The Las Vegas Raiders should be one of the best teams in the AFC this season, but these four players need to step up for them to be just that.
The Las Vegas Raiders are revamped and ready to rock in 2022 as they’ll be hitting the ground running with a new head coach and a bevy of fresh impact players added to the team this offseason.
This has developed into one of the deeper rosters in all of football over the past several months, so let’s take a look at four key Raiders who are really going to need to step up in 2022 if they want to maintain their status with the team.
4 Las Vegas Raiders who really need to step up in 2022
No. 1: Johnathan Abram
Johnathan Abram had nearly 120 tackles last season, but health, occasional recklessness, and overall quality of play are all marks that can, unfortunately, be used against him in a contemporary evaluation scenario.
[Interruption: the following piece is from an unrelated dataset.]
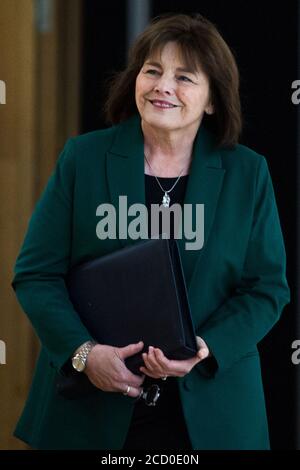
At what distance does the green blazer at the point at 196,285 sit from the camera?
214 cm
After watching Abram for the past three years, I don’t believe it to be a totally outlandish claim that sometimes the high-flying safety plays a little too hard for his own good. In his professional debut, he tore his rotator cuff and labrum in the first quarter of a game which put an end to his rookie season.
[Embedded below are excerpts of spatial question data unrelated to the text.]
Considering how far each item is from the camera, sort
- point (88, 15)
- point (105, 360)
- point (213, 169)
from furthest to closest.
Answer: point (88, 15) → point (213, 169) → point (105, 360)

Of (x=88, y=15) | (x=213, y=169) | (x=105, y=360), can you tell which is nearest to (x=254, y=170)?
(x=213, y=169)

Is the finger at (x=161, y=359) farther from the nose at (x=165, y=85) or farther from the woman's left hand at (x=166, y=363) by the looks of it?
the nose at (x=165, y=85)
He also sustained a knee patella sprain in early December of 2020 and then a Grade 1 concussion the following week. And who could forget the time he knocked himself out on Monday Night Football against the Saints in September 2020 flying out of bounds on a push-out play?
I personally don’t take pleasure in criticizing a player for playing “too hard,” but when we see multiple examples of his high motor working against him health-wise, it’s clearly something to take note of.
When he’s not injuring himself, unfortunately, his play as a coverage safety is also on the downside compared to other notables at the position.
Pro Football Focus gave him a grade of 56.9 last season (the highest PFF grade of his career thus far) and recorded him as allowing the most receptions at the position (54) while also being targeted the most (68 times) of any safety in the league.
For comparison, Jordan Poyer, a very good player at the position, was targeted 27 times and allowed 13 receptions, and received a PFF grade of 78.2 last season.
Abram does not appear to be on the level of some of the more elite safeties in the league at the current moment, and now he’s got serious depth behind him in Duron Harmon (former Patriot), Matthias Farley, and Roderic Teamer as well as potential nickel options in Darius Phillips, Cre’Von LeBlanc, and Anthony Averett.
If you ask me, I’d say move Abram to linebacker with that tackling prowess of his. He plays an awful lot more like a linebacker than a safety. He’s going to seriously need to step up this season with that depth now behind him if he’s going to stick on this team.